Please copy each line below that contains the string "wpmucdn".

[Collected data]
+-------+
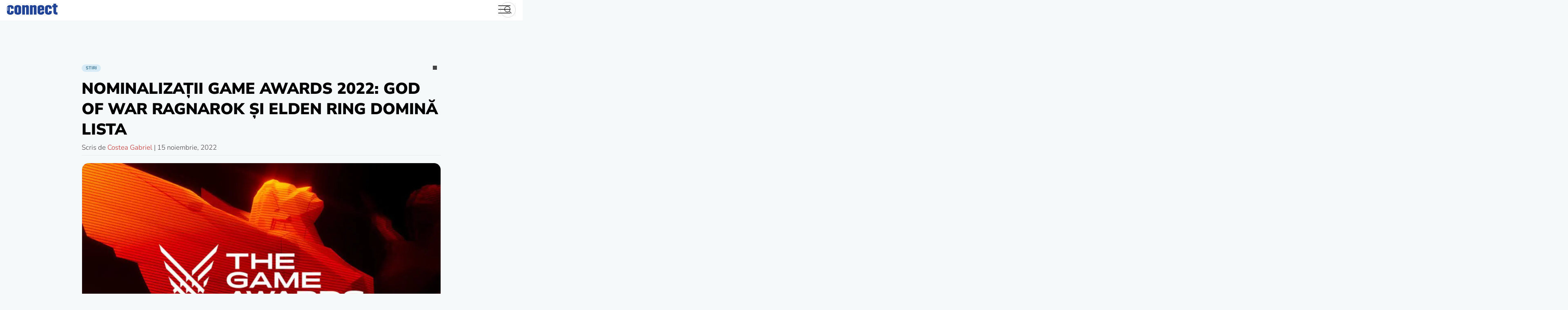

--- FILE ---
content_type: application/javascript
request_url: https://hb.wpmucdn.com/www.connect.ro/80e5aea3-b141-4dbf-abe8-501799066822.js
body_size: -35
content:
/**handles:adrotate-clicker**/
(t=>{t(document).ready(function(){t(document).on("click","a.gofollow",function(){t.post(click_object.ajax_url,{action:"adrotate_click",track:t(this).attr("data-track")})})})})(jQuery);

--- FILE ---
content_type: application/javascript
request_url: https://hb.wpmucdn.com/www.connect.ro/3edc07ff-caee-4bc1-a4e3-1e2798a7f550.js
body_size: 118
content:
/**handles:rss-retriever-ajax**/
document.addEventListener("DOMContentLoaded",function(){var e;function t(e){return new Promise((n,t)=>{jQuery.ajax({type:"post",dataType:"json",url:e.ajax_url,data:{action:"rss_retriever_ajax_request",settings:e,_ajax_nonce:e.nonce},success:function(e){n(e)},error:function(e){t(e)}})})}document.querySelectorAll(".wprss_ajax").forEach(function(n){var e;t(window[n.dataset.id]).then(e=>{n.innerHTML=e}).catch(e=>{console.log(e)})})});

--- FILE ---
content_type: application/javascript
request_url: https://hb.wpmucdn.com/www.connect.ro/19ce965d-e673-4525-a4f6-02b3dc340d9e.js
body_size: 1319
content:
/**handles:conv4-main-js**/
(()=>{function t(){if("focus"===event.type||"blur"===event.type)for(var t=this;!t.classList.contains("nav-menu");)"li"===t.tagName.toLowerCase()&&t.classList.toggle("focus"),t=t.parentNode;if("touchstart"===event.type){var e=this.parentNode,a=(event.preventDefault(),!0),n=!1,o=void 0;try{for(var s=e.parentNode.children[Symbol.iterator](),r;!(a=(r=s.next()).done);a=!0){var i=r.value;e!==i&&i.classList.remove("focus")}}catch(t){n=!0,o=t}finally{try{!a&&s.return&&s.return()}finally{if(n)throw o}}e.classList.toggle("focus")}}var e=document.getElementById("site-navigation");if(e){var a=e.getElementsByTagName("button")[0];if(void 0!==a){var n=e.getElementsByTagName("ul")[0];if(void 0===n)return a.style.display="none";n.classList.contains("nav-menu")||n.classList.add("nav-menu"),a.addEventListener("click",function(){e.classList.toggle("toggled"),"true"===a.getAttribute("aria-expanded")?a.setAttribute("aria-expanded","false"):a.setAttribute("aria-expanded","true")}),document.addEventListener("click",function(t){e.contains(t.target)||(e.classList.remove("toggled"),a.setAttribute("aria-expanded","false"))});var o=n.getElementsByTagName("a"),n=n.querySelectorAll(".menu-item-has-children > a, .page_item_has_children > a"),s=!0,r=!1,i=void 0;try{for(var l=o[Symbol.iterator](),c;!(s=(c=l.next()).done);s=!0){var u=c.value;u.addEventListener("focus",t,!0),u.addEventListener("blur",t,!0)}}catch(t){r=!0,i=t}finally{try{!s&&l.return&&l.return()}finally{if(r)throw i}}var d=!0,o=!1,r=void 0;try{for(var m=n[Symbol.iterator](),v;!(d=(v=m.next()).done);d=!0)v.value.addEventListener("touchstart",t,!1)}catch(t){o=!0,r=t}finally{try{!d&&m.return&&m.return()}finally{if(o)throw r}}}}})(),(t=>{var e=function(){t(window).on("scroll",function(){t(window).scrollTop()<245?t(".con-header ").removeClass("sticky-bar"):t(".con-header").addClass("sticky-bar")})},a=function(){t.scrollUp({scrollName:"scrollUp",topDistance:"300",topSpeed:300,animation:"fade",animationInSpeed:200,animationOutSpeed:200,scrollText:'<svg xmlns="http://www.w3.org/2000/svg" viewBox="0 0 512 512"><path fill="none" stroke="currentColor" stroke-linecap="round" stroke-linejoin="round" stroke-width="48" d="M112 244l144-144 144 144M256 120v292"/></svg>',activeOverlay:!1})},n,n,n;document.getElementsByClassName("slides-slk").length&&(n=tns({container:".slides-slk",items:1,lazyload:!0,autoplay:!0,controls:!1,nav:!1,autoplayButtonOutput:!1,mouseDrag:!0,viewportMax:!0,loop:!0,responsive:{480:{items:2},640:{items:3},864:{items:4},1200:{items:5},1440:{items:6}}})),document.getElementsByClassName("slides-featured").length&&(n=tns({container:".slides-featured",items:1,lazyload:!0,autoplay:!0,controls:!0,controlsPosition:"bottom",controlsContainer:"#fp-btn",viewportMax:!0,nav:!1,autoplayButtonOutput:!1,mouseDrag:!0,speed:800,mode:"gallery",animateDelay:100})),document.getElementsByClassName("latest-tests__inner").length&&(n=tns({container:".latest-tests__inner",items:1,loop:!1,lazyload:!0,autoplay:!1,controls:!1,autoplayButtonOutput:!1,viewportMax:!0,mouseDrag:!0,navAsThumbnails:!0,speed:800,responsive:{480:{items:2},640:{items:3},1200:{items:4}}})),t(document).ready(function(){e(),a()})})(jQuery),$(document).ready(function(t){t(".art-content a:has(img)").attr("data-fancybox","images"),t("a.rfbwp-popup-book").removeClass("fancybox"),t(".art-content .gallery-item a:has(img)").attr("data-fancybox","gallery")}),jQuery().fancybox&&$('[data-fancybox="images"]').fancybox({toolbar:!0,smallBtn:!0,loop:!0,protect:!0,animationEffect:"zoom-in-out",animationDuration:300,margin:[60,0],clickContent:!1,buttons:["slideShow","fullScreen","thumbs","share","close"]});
+-------+
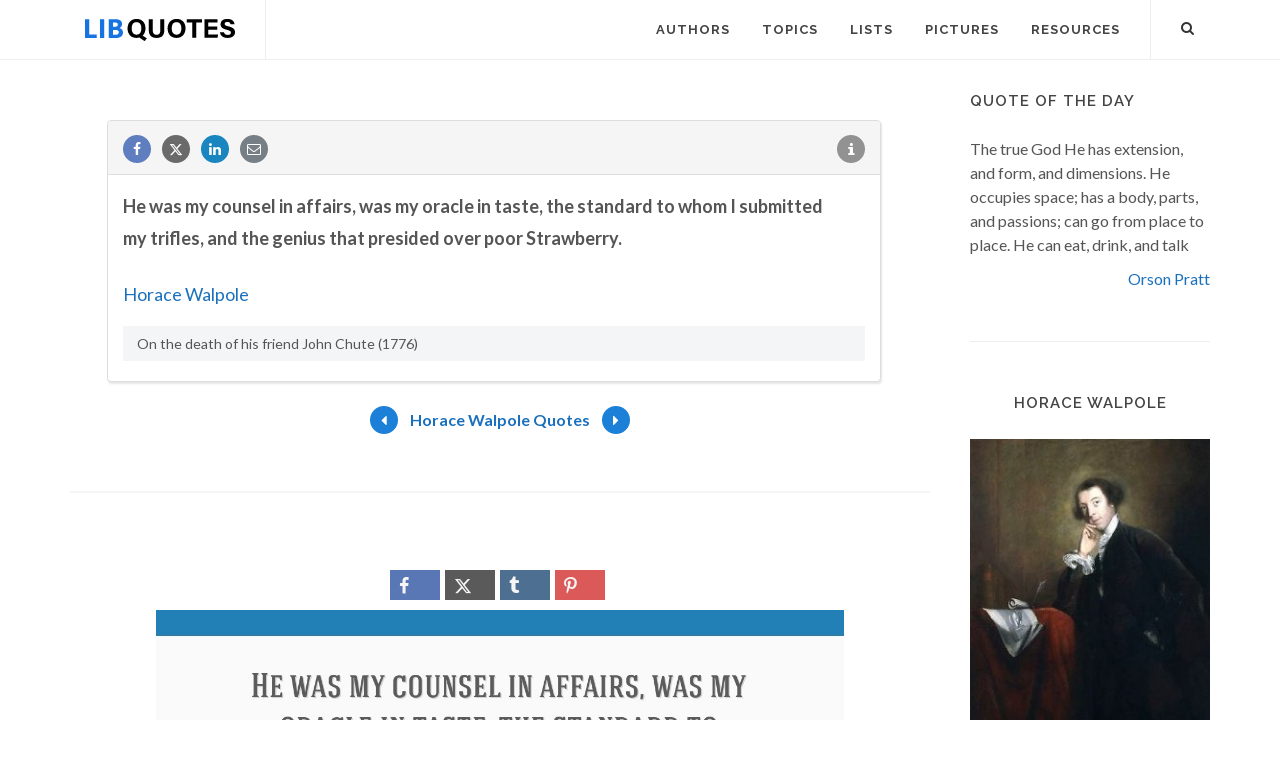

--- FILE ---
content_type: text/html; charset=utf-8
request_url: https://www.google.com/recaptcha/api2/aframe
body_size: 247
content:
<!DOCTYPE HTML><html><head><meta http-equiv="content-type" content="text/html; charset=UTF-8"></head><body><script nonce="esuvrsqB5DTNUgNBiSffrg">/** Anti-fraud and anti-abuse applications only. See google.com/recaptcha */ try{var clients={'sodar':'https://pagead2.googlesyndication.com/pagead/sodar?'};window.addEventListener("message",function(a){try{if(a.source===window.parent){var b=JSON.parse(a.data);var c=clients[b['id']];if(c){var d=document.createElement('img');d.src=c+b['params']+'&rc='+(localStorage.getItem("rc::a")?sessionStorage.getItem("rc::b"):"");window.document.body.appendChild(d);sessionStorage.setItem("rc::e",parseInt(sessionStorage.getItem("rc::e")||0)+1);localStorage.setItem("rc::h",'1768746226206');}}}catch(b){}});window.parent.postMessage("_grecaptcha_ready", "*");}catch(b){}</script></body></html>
+-------+
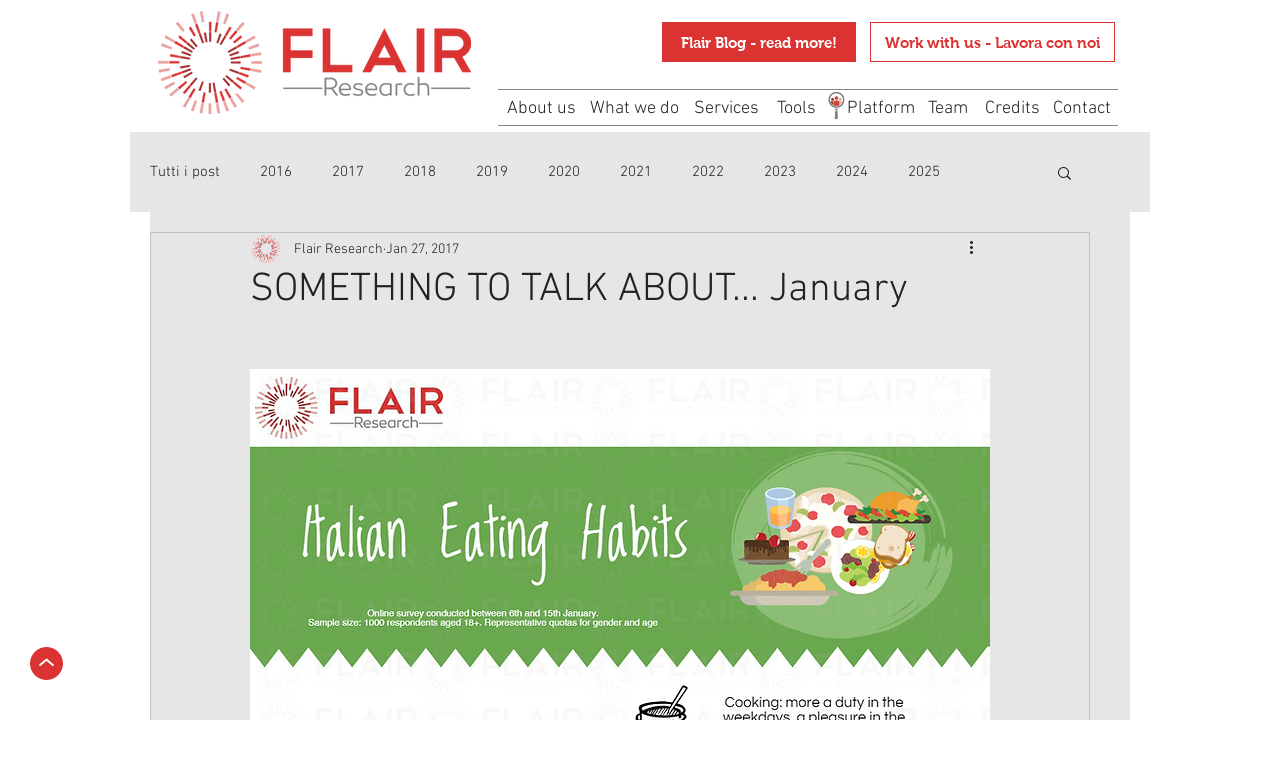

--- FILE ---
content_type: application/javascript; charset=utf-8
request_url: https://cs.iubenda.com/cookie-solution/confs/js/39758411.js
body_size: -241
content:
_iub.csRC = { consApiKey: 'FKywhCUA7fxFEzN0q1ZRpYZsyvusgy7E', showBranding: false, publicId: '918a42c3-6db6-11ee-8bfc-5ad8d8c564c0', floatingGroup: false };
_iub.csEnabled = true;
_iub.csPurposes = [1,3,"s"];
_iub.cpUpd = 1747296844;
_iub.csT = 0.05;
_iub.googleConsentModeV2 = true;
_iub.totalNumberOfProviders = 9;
+-------+
| Output below |
request_url: https://hb.wpmucdn.com/www.connect.ro/80e5aea3-b141-4dbf-abe8-501799066822.js
request_url: https://hb.wpmucdn.com/www.connect.ro/3edc07ff-caee-4bc1-a4e3-1e2798a7f550.js
request_url: https://hb.wpmucdn.com/www.connect.ro/19ce965d-e673-4525-a4f6-02b3dc340d9e.js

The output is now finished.